По ночам в общежитии велись яростные споры и дискуссии. “Мы без конца делились на идейные течения и фракции, – вспоминал Колчанов. – Кто-то цитировал Троцкого, кто-то мог критиковать Ленина за Брестский мир [заключенный с Германией в 1918 году] или даже самого Сталина, скажем, за примитивный стиль изложения философских идей. Я лично был поклонником [Петра] Струве [видного либерального реформатора до 1917 года]… Конечно, мы были глупыми, сумасшедшими мальчишками и могли здорово за это поплатиться. Несколько человек со старшего курса за такие дебаты получили по 10 лет. Но нам повезло, никто не донес”[176].

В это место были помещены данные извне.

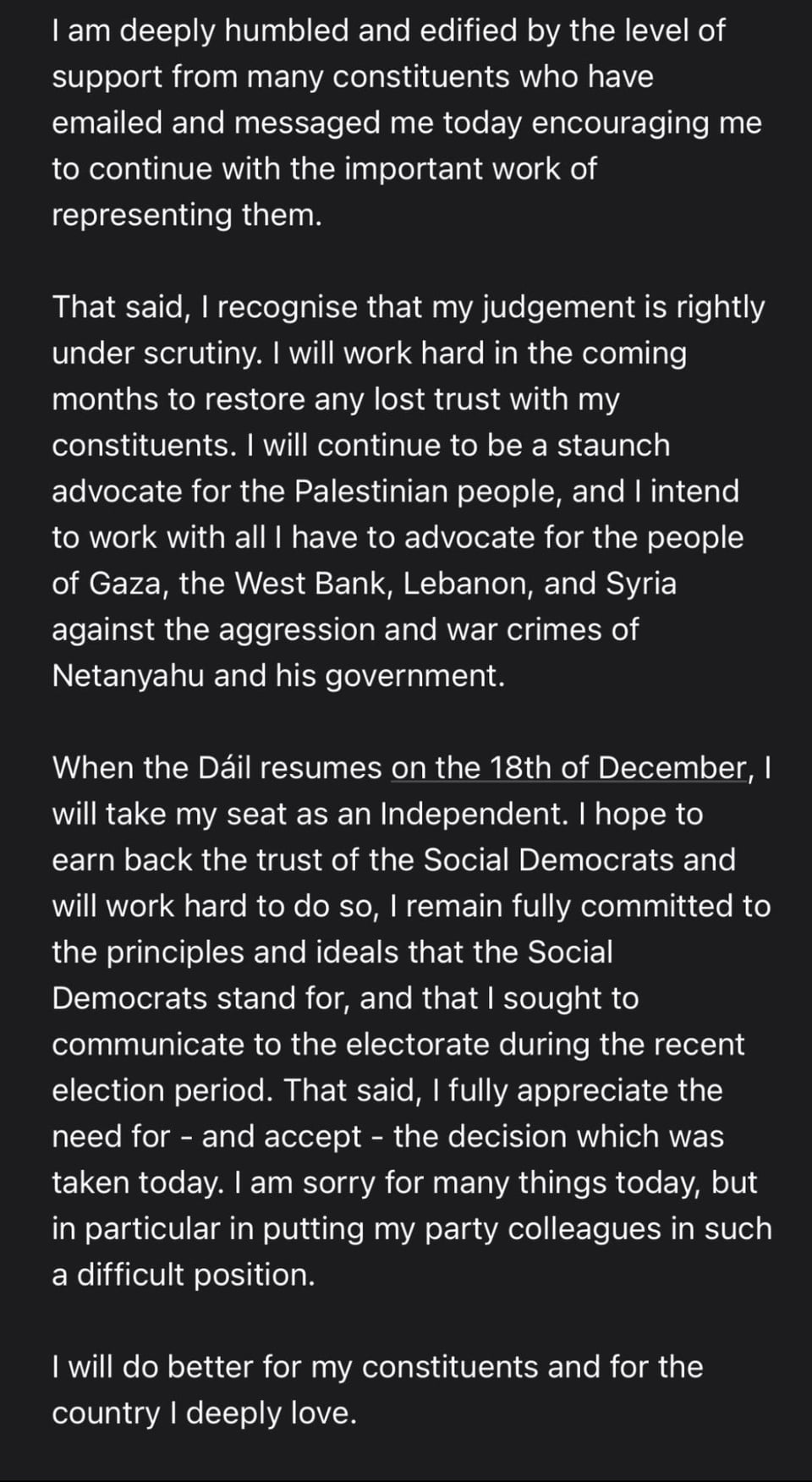 I am deeply humbled and edified by the level of support from many constituents who have emailed and messaged me today encouraging me to continue with the important work of representing them.

That said, I recognise that my judgement is rightly under scrutiny. I will work hard in the coming months to restore any lost trust with my constituents. I will continue to be a staunch advocate for the Palestinian people, and I intend to work with all I have to advocate for the people of Gaza, the West Bank, Lebanon, and Syria against the aggression and war crimes of Netanyahu and his government.

When the Dáil resumes on the 18th of December, I will take my seat as an Independent. I hope to earn back the trust of the Social Democrats and will work hard to do so, I remain fully committed to the principles and ideals that the Social Democrats stand for, and that I sought to communicate to the electorate during the recent election period. That said, I fully appreciate the need for - and accept - the decision which was taken today. I am sorry for many things today, but in particular in putting my party colleagues in such a difficult position.

I will do better for my constituents and for the country I deeply love.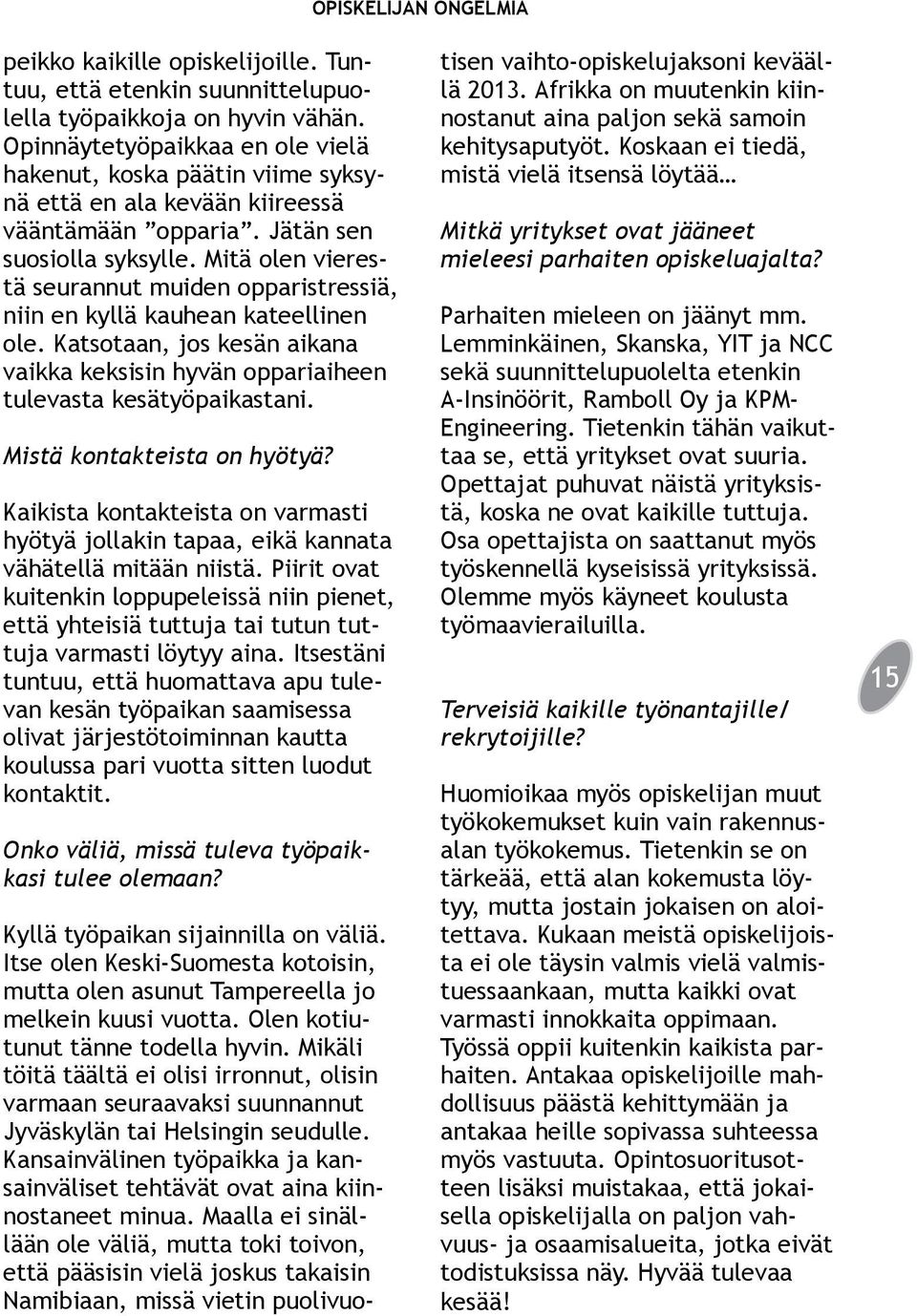 OPISKELIJAN ONGELMIA

peikko kaikille opiskelijoille. Tuntuu, että etenkin suunnittelupuolella työpaikkoja on hyvin vähän. Opinnäytetyöpaikkaa en ole vielä hakenut, koska päätin viime syksynä että en ala kevään kiireessä vääntämään ”opparia”. Jätän sen suosiolla syksylle. Mitä olen vierestä seurannut muiden opparistressiä, niin en kyllä kauhean kateellinen ole. Katsotaan, jos kesän aikana vaikka keksisin hyvän oppariaiheen tulevasta kesätyöpaikastani.

Mistä kontakteista on hyötyä?

Kaikista kontakteista on varmasti hyötyä jollakin tapaa, eikä kannata vähätellä mitään niistä. Piirit ovat kuitenkin loppupeleissä niin pienet, että yhteisiä tuttuja tai tutun tuttuja varmasti löytyy aina. Itsestäni tuntuu, että huomattava apu tulevan kesän työpaikan saamisessa olivat järjestötoiminnan kautta koulussa pari vuotta sitten luodut kontaktit.

Onko väliä, missä tuleva työpaikkasi tulee olemaan?

Kyllä työpaikan sijainnilla on väliä. Itse olen Keski-Suomesta kotoisin, mutta olen asunut Tampereella jo melkein kuusi vuotta. Olen kotiutunut tänne todella hyvin. Mikäli töitä täältä ei olisi irronnut, olisin varmaan seuraavaksi suunnannut Jyväskylän tai Helsingin seudulle. Kansainvälinen työpaikka ja kansainväliset tehtävät ovat aina kiinnostaneet minua. Maalla ei sinällään ole väliä, mutta toki toivon, että pääsisin vielä joskus takaisin Namibiaan, missä vietin puolivuotisen vaihto-opiskelujaksoni keväällä 2013. Afrikka on muutenkin kiinnostanut aina paljon sekä samoin kehitysaputyöt. Koskaan ei tiedä, mistä vielä itsensä löytää…

Mitkä yritykset ovat jääneet mieleesi parhaiten opiskeluajalta?

Parhaiten mieleen on jäänyt mm. Lemminkäinen, Skanska, YIT ja NCC sekä suunnittelupuolelta etenkin A-Insinöörit, Ramboll Oy ja KPM-Engineering. Tietenkin tähän vaikuttaa se, että yritykset ovat suuria. Opettajat puhuvat näistä yrityksistä, koska ne ovat kaikille tuttuja. Osa opettajista on saattanut myös työskennellä kyseisissä yrityksissä. Olemme myös käyneet koulusta työmaavierailuilla.

Terveisiä kaikille työnantajille/ rekrytoijille?

Huomioikaa myös opiskelijan muut työkokemukset kuin vain rakennusalan työkokemus. Tietenkin se on tärkeää, että alan kokemusta löytyy, mutta jostain jokaisen on aloitettava. Kukaan meistä opiskelijoista ei ole täysin valmis vielä valmistuessaankaan, mutta kaikki ovat varmasti innokkaita oppimaan. Työssä oppii kuitenkin kaikista parhaiten. Antakaa opiskelijoille mahdollisuus päästä kehittymään ja antakaa heille sopivassa suhteessa myös vastuuta. Opintosuoritusotteen lisäksi muistakaa, että jokaisella opiskelijalla on paljon vahvuus- ja osaamisalueita, jotka eivät todistuksissa näy. Hyvää tulevaa kesää!

15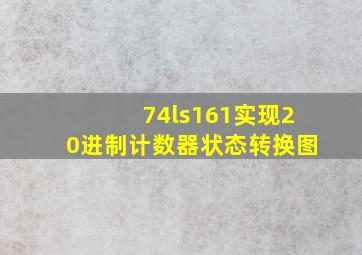 74ls161实现20进制计数器状态转换图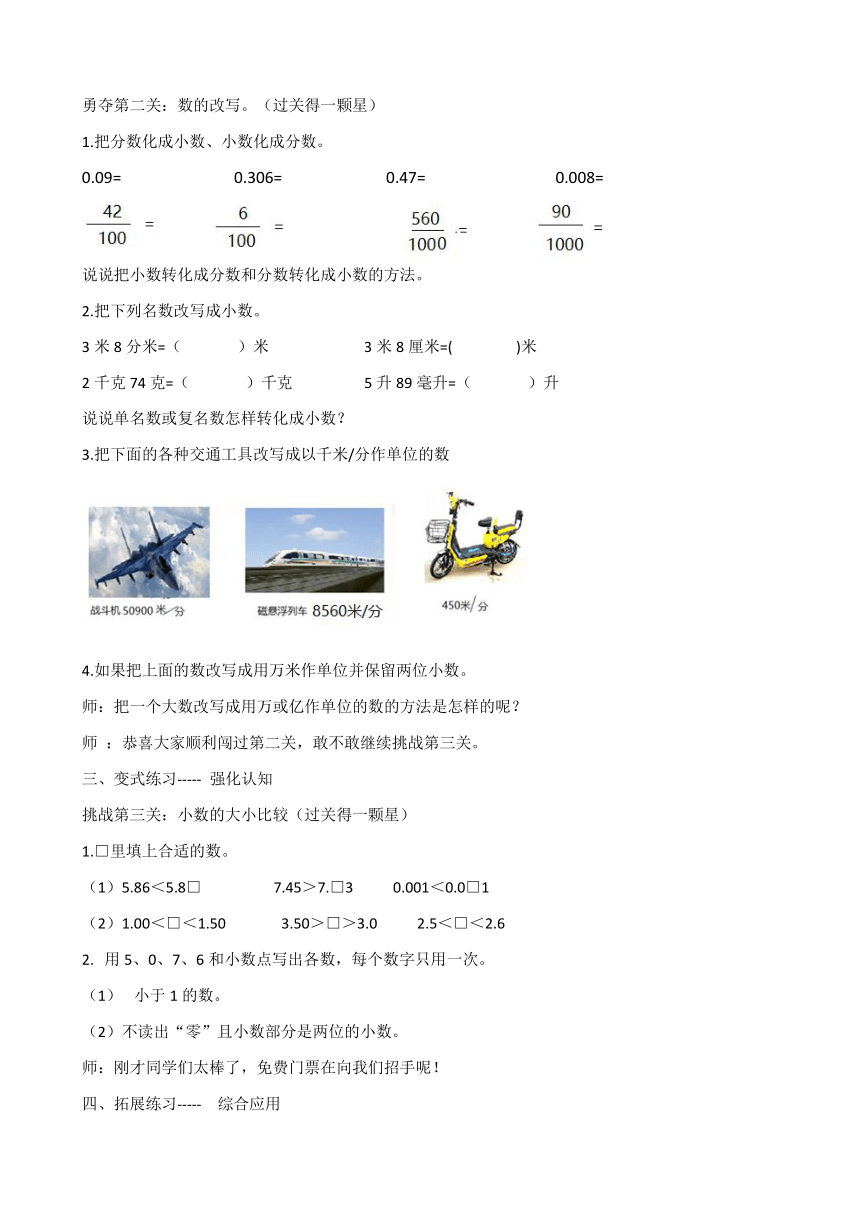 勇夺第二关：数的改写。（过关得一颗星）

1.把分数化成小数、小数化成分数。

0.09=　　0.306=　　0.47=　　0.008=

$\frac{42}{100}$ =　　$\frac{6}{100}$ =　　$\frac{560}{1000}$ .=　　$\frac{90}{1000}$ =

说说把小数转化成分数和分数转化成小数的方法。

2.把下列名数改写成小数。

3 米 8 分米=（　　）米　　3 米 8 厘米=(　　)米

2 千克 74 克=（　　）千克　　5 升 89 毫升=（　　）升

说说单名数或复名数怎样转化成小数？

3.把下面的各种交通工具改写成以千米/分作单位的数

战斗机 50900 米/分　　磁悬浮列车 8560米/分　　450米/分

4.如果把上面的数改写成用万米作单位并保留两位小数。

师：把一个大数改写成用万或亿作单位的数的方法是怎样的呢？

师 ：恭喜大家顺利闯过第二关，敢不敢继续挑战第三关。

三、变式练习----- 强化认知

挑战第三关：小数的大小比较（过关得一颗星）

1.□里填上合适的数。

（1）5.86＜5.8□　　7.45＞7.□3　　0.001＜0.0□1

（2）1.00＜□＜1.50　　3.50＞□＞3.0　　2.5＜□＜2.6

2. 用 5、0、7、6 和小数点写出各数，每个数字只用一次。

（1） 小于 1 的数。

（2）不读出“零”且小数部分是两位的小数。

师：刚才同学们太棒了，免费门票在向我们招手呢！

四、拓展练习----- 综合应用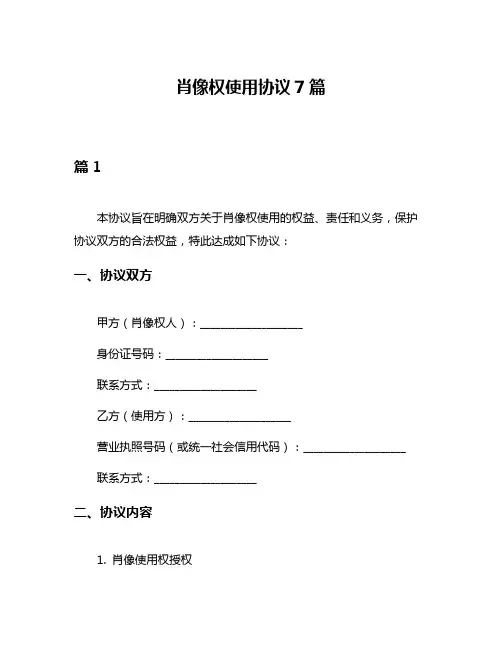 肖像权使用协议 7 篇

篇 1

本协议旨在明确双方关于肖像权使用的权益、责任和义务，保护协议双方的合法权益，特此达成如下协议：

一、协议双方

甲方（肖像权人）：__________________

身份证号码：__________________

联系方式：__________________

乙方（使用方）：__________________

营业执照号码（或统一社会信用代码）：__________________

联系方式：__________________

二、协议内容

1. 肖像使用权授权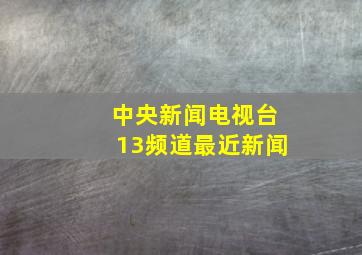 中央新闻电视台
13频道最近新闻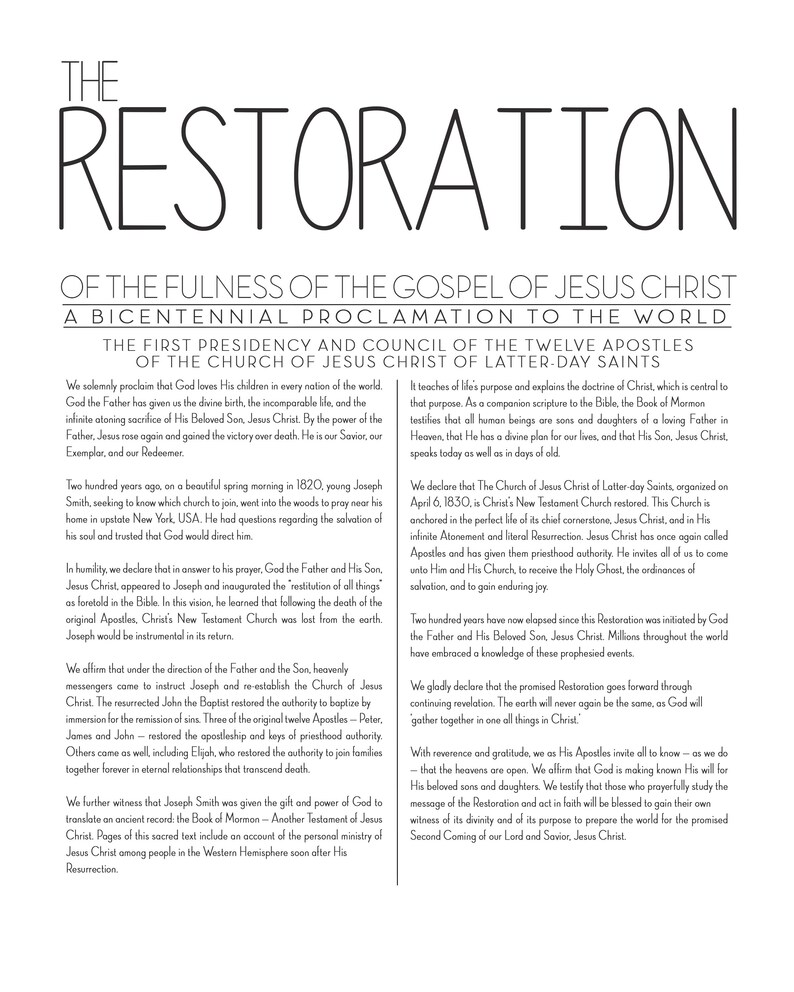 THE
RESTORATION

OF THE FULNESS OF THE GOSPEL OF JESUS CHRIST
A BICENTENNIAL PROCLAMATION TO THE WORLD

THE FIRST PRESIDENCY AND COUNCIL OF THE TWELVE APOSTLES
OF THE CHURCH OF JESUS CHRIST OF LATTER-DAY SAINTS

We solemnly proclaim that God loves His children in every nation of the world. God the Father has given us the divine birth, the incomparable life, and the infinite atoning sacrifice of His Beloved Son, Jesus Christ. By the power of the Father, Jesus rose again and gained the victory over death. He is our Savior, our Exemplar, and our Redeemer.

Two hundred years ago, on a beautiful spring morning in 1820, young Joseph Smith, seeking to know which church to join, went into the woods to pray near his home in upstate New York, USA. He had questions regarding the salvation of his soul and trusted that God would direct him.

In humility, we declare that in answer to his prayer, God the Father and His Son, Jesus Christ, appeared to Joseph and inaugurated the "restitution of all things" as foretold in the Bible. In this vision, he learned that following the death of the original Apostles, Christ's New Testament Church was lost from the earth. Joseph would be instrumental in its return.

We affirm that under the direction of the Father and the Son, heavenly messengers came to instruct Joseph and re-establish the Church of Jesus Christ. The resurrected John the Baptist restored the authority to baptize by immersion for the remission of sins. Three of the original twelve Apostles — Peter, James and John — restored the apostleship and keys of priesthood authority. Others came as well, including Elijah, who restored the authority to join families together forever in eternal relationships that transcend death.

We further witness that Joseph Smith was given the gift and power of God to translate an ancient record: the Book of Mormon — Another Testament of Jesus Christ. Pages of this sacred text include an account of the personal ministry of Jesus Christ among people in the Western Hemisphere soon after His Resurrection.

It teaches of life's purpose and explains the doctrine of Christ, which is central to that purpose. As a companion scripture to the Bible, the Book of Mormon testifies that all human beings are sons and daughters of a loving Father in Heaven, that He has a divine plan for our lives, and that His Son, Jesus Christ, speaks today as well as in days of old.

We declare that The Church of Jesus Christ of Latter-day Saints, organized on April 6, 1830, is Christ's New Testament Church restored. This Church is anchored in the perfect life of its chief cornerstone, Jesus Christ, and in His infinite Atonement and literal Resurrection. Jesus Christ has once again called Apostles and has given them priesthood authority. He invites all of us to come unto Him and His Church, to receive the Holy Ghost, the ordinances of salvation, and to gain enduring joy.

Two hundred years have now elapsed since this Restoration was initiated by God the Father and His Beloved Son, Jesus Christ. Millions throughout the world have embraced a knowledge of these prophesied events.

We gladly declare that the promised Restoration goes forward through continuing revelation. The earth will never again be the same, as God will "gather together in one all things in Christ."

With reverence and gratitude, we as His Apostles invite all to know — as we do — that the heavens are open. We affirm that God is making known His will for His beloved sons and daughters. We testify that those who prayerfully study the message of the Restoration and act in faith will be blessed to gain their own witness of its divinity and of its purpose to prepare the world for the promised Second Coming of our Lord and Savior, Jesus Christ.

Никто тогда не мог быть открытым диссидентом, но Горбачев, по свидетельству Колчанова, был “сомневающимся”. “Он очень хорошо понимал, что такое сталинская коллективизация, и считал ее вопиющей несправедливостью. Он не мог говорить об этом в открытую, но знал об этом гораздо больше, чем мы, городские мальчишки”. У Горбачева появилась репутация человека, способного выступать посредником в спорах. “Ты думаешь так, – говорил он, – а ты думаешь так, но давайте все это обсудим”. Римашевская вспоминала, что он вносил разрядку в жаркие споры, произнося марксистскую формулу: “Нужно подходить [к этому вопросу] диалектически”, то есть противопоставлять тезису антитезис, а потом искать синтез. “Может быть, так он постепенно превратился в человека, способного находить компромиссы”[177]. Иначе говоря, в политика. Уже после ухода в отставку Горбачев рассказывал своему помощнику и биографу Андрею Грачеву о годах в МГУ: “…страсть и любопытство переросли в устойчивый интерес к философии, к политике, к теории. Это и сейчас у меня остается, хотя я себя не считаю теоретиком. Все-таки я политик, политик”[178].
В МГУ одним из ближайших друзей Горбачева был Зденек Млынарж. “Миша перед ним преклонялся, – вспоминал Голованов. – Млынарж – невероятный умница”[179]. “Мы пять лет жили с ним в одной комнате, – рассказывал Млынарж, – учились в одной группе, вместе готовились к экзаменам, и оба окончили университет с отличием. Мы были не просто товарищами-однокурсниками: все знали нас как парочку закадычных друзей”[180]. Млынарж вступил в компартию Чехословакии в 1946 году и, по его собственным словам, свято верил в ее идеи. “Моя коммунистическая вера оставалась закрытой системой, куда никак не проникали извне никакие другие идеи, доводы и даже опыт реальной жизни”. Млынарж считался столь политически благонадежным, что выступал партийным лидером всех чешских студентов в Москве. Тем не менее соотечественники-чехи в МГУ донесли на него начальству, обвинив в “пораженчестве”. Такое ябедничество стало отголоском процесса над Рудольфом Сланским, генеральным секретарем чешской компартии, которого приговорили к смертной казни на показательном процессе в Праге в 1952 году. К счастью для Млынаржа, в декабре того же года в Москву приехали руководители компартии Чехословакии и сообщили студентам-чехам, что партия направила их сюда не для того, “чтобы они шпионили друг за другом, а чтобы доверяли друг другу и учились”. Этот совет, как позже говорил Млынарж, подкрепил его “партийную веру: начальство действовало в духе справедливости, и все было сочтено недоразумением”[181].
180
Mlynář Z. “Il mio compagno di studi Mikhail Gorbachev” // L’Unità. 1985, trans. in: Devlin K. “Some Views of the Gorbachev Era” // RAD Background Report. Radio Free Europe Research, 1985.